Born in Depew, New York, on June 27, 1936, Lucille Clifton was a prolific and widely
respected poet. She has several accolades under her belt as she is a Pulitzer Prize nominee
and the recipient of the University of Massachusetts Press Juniper Prize among other honors.Clifton did not become a writer until 1971, while at Coppin State College in Maryland where she wrote two of her first collections, namely: Good News About the Earth (1972) and An Ordinary Woman (1974). Before she decided to make the life-changing decision to become a world-renowned writer, she worked for the state and held a position in the federal government.
Clifton heavily focuses on African-American culture and family values. Her work also displays the strength and endurance of African-Americans as a people. Clifton evokes emotions only a few poets can achieve. Her works are very humane and relatable, which are the exact words used to describe her pieces when she received the Ruth Lilly Poetry Prize in 2007. Her writing is said to be one of a kind as she is not the type to fill a book with many words. Rather, she uses relatively few lines and her poems notably lack punctuation, as she views punctuation as unnecessary. As a result, the spaces between the lines say just as much and are just as full of meaning as the words.
Lucille Clifton wrote many poems during the 1960s and 70s when racial segregation was
prominent in the US. In 1972, she wrote; ‘Good News about the Earth: New Poems’ which spoke heavily about the political and social uproar of the era. She often paid homage to the black leaders during those times as it was a turning point in American history. At the time, the black community was standing up for their rights with people such as Malcolm X and Martin Luther King Jr being at the forefront. This period in history was not something to blow past which is why Clifton wrote poems primarily dedicated to that time.

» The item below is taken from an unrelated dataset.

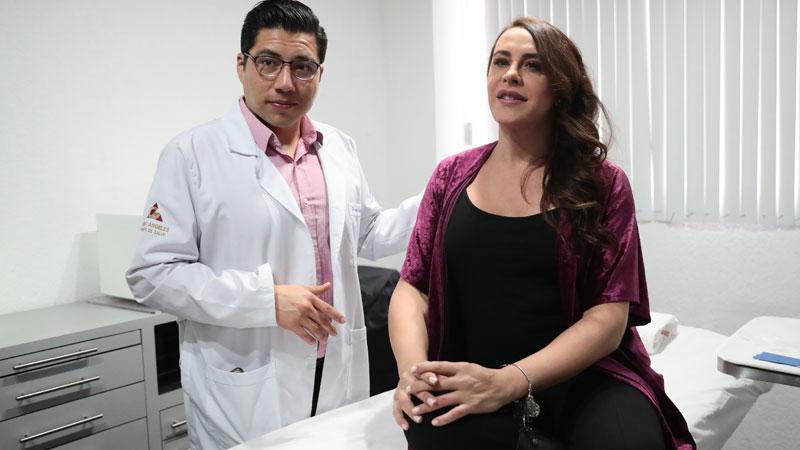 """""""Las dejó muy bien, me dejó como joven, me siento como una atleta"""", nos dijo; también platicamos con el cirujano Andrés Callejas"""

As an author for children, Clifton’s books for children were created to educate them primarily on black heritage while helping them understand the world today. An example of her work directed at the children is “All Us Come Cross the Water”. Connecting Clifton’s work as a children’s author to her poetry, Jocelyn K. Moody in the Oxford Companion to African- American Literature wrote, "Like her poetry, Clifton’;s short fiction extols the human capacity for love, rejuvenation, and transcendence over weakness and malevolence even as it exposes the myth of the American dream.”
Lucille Clifton will forever be remembered as a woman who always tried to relate to Africa.
She regarded Africa as her home, and this was how she saw that she would forever remain
human; being able to be proud of her heritage so that she could educate others on the
importance of black history. Lucille Clifton passed away on February 13, 2010, after
prolonged complications with cancer.